Sie klimperte vielsagend mit einem großen Schlüsselbund und lächelte.

Irgendwie gelang es Michael, zustimmend zu nicken. „Es wäre uns eine große Freude.“

„Dann sehen wir uns um acht.“ Sie neigte noch einmal den Kopf in seine Richtung und bedachte auch Angelo mit einem freundlichen Blick, bevor sie sich umdrehte und den Gang entlang zu den Aufzügen ging. Michael sah ihr nach und kam sich vor wie ein dummer Schuljunge, der gerade versucht hatte, seine Lehrerin mit einem blank polierten Apfel zu beeindrucken. Er spürte förmlich, wie sie ihm nachsichtig übers Haar strich, bevor sie ihn stehen ließ.

 

Neben ihm ließ Angelo geräuschvoll die Luft entweichen.

„Ich mag sie nicht“, stellte er fest, als sich die Aufzugtüren hinter der Professorin geschlossen hatten. „Sie ist so … klebrig.“

„Klebrig?“ Michael lachte auf. „Also das Wort wäre mir jetzt irgendwie nicht eingefallen. Hast du ihre Beine gesehen? Und den Hintern?“

„Ja, habe ich.“ Angelo schenkte ihm einen bösen Blick. „Und vor allem habe ich gesehen, wie du sie angestarrt hast.“

„Bist du etwa eifersüchtig?“

„Nein!“ Angelo schnaubte und seine Augen blitzten wütend auf. „Aber im Gegensatz zu dir habe ich mich von ihr nicht so einwickeln lassen. Ist dir aufgefallen, dass sie von Jeff in der Vergangenheit gesprochen hat? Sie wusste bereits, wer du bist. Sie hat dich wiedererkannt.“

„Aber … ich bin Jeffs Professorin vorher noch nie begegnet.“

„Eben.“

Michael sah Angelo für einen Augenblick verdutzt an, bevor ihm aufging, dass er Recht hatte.

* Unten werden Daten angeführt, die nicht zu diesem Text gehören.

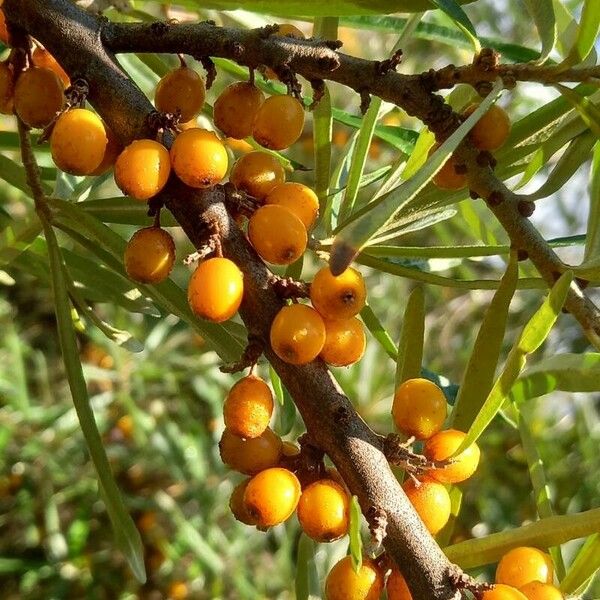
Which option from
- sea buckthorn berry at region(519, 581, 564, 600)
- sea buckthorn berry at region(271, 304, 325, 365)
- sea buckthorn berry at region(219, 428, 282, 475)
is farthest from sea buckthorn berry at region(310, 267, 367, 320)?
sea buckthorn berry at region(519, 581, 564, 600)

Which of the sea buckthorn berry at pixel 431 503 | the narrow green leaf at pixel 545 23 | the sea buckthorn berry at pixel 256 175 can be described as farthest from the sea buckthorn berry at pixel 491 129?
the sea buckthorn berry at pixel 431 503

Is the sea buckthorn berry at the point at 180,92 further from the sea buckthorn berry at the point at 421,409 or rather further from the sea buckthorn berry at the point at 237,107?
the sea buckthorn berry at the point at 421,409

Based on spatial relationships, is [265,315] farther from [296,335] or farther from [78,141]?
[78,141]

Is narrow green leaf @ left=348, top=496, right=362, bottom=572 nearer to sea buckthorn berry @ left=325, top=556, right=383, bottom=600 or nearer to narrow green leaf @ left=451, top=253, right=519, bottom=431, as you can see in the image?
sea buckthorn berry @ left=325, top=556, right=383, bottom=600

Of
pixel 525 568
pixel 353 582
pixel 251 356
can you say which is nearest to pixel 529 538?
pixel 525 568

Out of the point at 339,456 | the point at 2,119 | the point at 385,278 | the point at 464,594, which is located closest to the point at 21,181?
the point at 339,456

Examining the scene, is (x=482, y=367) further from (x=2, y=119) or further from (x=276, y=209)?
(x=2, y=119)
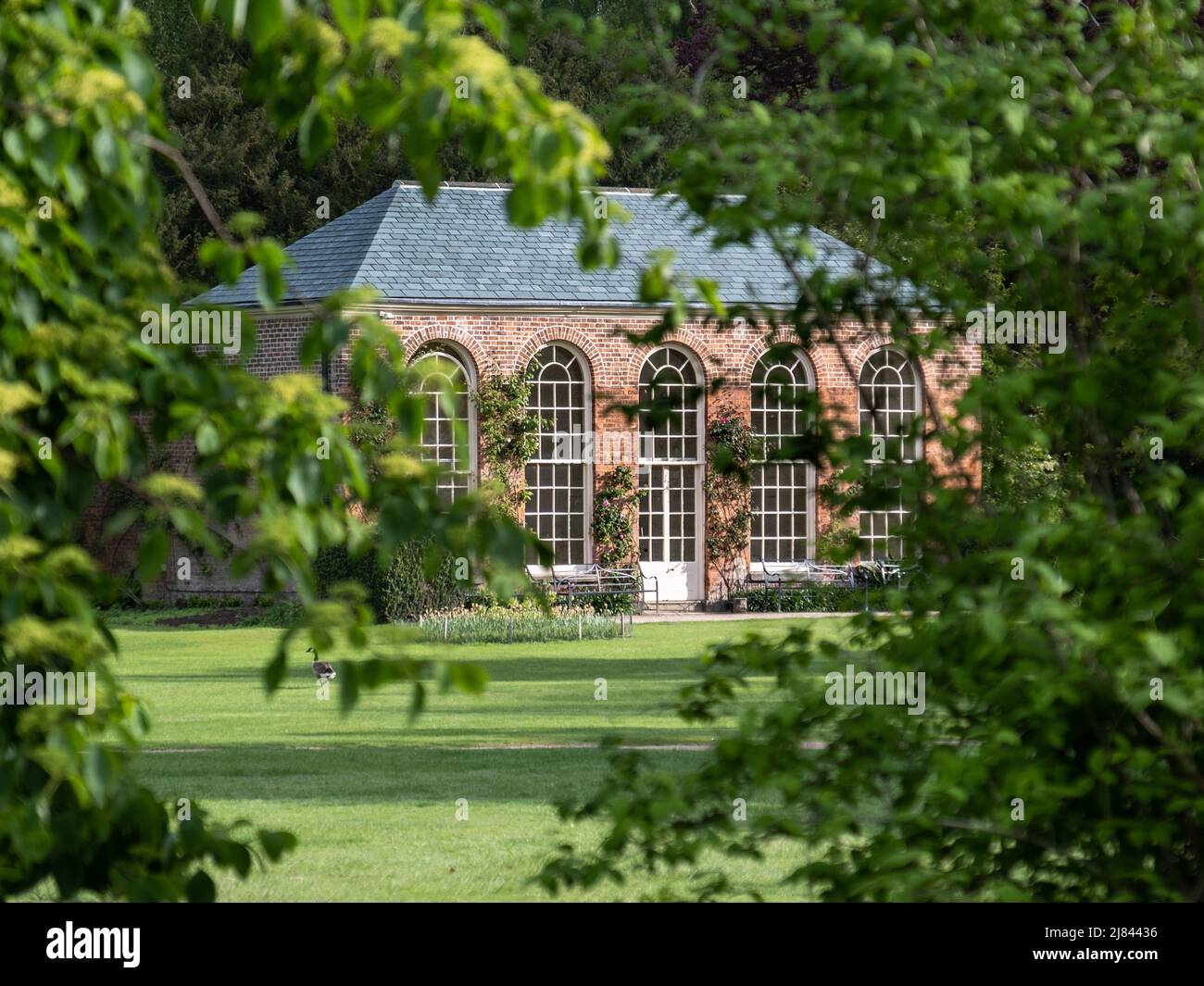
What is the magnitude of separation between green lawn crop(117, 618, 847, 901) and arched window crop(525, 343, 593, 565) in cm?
824

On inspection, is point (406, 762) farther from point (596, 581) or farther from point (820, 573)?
point (820, 573)

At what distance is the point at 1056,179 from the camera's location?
375 centimetres

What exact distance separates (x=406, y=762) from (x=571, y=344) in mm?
17279

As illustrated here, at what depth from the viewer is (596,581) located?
2803cm

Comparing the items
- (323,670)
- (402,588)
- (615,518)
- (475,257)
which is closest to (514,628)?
(402,588)

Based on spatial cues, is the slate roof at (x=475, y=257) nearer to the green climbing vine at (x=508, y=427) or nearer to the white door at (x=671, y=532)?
the green climbing vine at (x=508, y=427)

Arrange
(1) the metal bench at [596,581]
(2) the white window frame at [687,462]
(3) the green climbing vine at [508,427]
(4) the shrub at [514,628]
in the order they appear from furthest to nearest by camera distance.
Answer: (2) the white window frame at [687,462], (3) the green climbing vine at [508,427], (1) the metal bench at [596,581], (4) the shrub at [514,628]

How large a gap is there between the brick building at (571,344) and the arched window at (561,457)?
0.02 meters

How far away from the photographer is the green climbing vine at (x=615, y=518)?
29.0m

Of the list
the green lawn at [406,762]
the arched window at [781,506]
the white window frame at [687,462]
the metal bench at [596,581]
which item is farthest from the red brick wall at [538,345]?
the green lawn at [406,762]

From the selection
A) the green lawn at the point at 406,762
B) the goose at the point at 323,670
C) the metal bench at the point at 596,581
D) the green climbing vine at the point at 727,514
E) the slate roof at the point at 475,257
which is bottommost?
the green lawn at the point at 406,762

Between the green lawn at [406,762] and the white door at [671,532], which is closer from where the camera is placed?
the green lawn at [406,762]

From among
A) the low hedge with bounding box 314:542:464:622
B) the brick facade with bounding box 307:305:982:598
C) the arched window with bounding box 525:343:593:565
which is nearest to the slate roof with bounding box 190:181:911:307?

„Du meinst also, dass sie tatsächlich etwas mit dem Unfall zu tun hatte?“

„Es ist zumindest nicht unwahrscheinlich.“

„Und wie soll sie das angestellt haben?“

Angelo zuckte mit den Schultern und sagte nichts. Michael sah hingegen genau, dass ihm etwas auf der Zunge lag.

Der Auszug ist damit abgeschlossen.